■ **SOURCE TEXT**:

Anyone following the news in recent months is aware that the factors I just mentioned are combining to cause severe problems. The UN has announced that the past ten years of progress in developing countries could be undone overnight by rising food prices, and that many millions could starve. Climate change is accelerating; even with a bit of a break expected for a few years thanks to La Nina, the Earth is still warming rapidly and this is causing problems affecting millions.
Our entire society is based on cheap oil, and oil is suddenly much more expensive than it used to be. It is also quite likely that the price is going to keep going up, partly because demand now equals or exceeds supply, and partly because some oil producing nations have realised that their resource will only be worth more, much more, in the future, so are reluctant to sell it all as quickly as possible. In addition, some oil-producers have realised that their society will be in trouble when their oil runs out (meaning the current leaders will likely be in trouble of the French Revolution kind), and have begun diverting more oil revenue and oil now to build internal prosperity based on lower oil revenues in the future.

■ **PROVIDED RECORDS**:
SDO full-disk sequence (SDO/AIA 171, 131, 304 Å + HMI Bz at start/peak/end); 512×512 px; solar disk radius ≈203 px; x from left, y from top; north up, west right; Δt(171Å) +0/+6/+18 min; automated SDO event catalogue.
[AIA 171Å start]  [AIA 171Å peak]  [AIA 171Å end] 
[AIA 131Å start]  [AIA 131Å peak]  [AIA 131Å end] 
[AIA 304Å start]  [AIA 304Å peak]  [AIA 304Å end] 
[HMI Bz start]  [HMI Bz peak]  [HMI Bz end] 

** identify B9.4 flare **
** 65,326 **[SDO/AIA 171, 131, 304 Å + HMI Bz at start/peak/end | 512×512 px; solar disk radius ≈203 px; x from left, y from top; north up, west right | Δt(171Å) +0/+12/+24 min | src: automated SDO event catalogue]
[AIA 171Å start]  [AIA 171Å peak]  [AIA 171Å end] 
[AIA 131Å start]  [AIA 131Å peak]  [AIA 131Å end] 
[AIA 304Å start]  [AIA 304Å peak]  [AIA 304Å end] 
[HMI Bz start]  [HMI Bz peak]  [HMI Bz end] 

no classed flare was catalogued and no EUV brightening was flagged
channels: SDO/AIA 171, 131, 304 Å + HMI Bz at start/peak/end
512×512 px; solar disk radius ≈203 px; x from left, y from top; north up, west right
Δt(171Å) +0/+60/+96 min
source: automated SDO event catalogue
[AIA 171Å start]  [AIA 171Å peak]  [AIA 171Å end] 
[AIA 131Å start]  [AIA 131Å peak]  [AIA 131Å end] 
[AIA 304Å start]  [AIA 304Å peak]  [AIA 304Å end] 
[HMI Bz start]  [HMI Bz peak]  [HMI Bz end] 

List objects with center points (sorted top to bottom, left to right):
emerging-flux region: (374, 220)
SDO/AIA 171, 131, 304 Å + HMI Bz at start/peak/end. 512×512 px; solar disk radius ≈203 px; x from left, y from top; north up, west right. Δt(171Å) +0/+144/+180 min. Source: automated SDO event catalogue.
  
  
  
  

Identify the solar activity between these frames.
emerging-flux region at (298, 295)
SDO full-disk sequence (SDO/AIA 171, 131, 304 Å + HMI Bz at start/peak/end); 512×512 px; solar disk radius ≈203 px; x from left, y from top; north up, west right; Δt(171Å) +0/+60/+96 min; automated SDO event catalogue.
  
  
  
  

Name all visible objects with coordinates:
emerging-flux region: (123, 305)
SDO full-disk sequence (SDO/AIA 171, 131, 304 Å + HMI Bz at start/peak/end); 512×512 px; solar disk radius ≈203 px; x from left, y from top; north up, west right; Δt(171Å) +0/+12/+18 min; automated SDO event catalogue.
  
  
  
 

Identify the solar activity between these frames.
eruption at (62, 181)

■ **REQUESTS**:
1. According to the passage on oil and food prices, what could undo the past ten years of progress in developing countries?
2. Copy the passage on oil and food prices from "Our entire society" up to and including "in the future.".
The listing plays no part in this work.

■ **OUTPUTS**:
1. Rising food prices.

2.
Our entire society is based on cheap oil, and oil is suddenly much more expensive than it used to be. It is also quite likely that the price is going to keep going up, partly because demand now equals or exceeds supply, and partly because some oil producing nations have realised that their resource will only be worth more, much more, in the future, so are reluctant to sell it all as quickly as possible. In addition, some oil-producers have realised that their society will be in trouble when their oil runs out (meaning the current leaders will likely be in trouble of the French Revolution kind), and have begun diverting more oil revenue and oil now to build internal prosperity based on lower oil revenues in the future.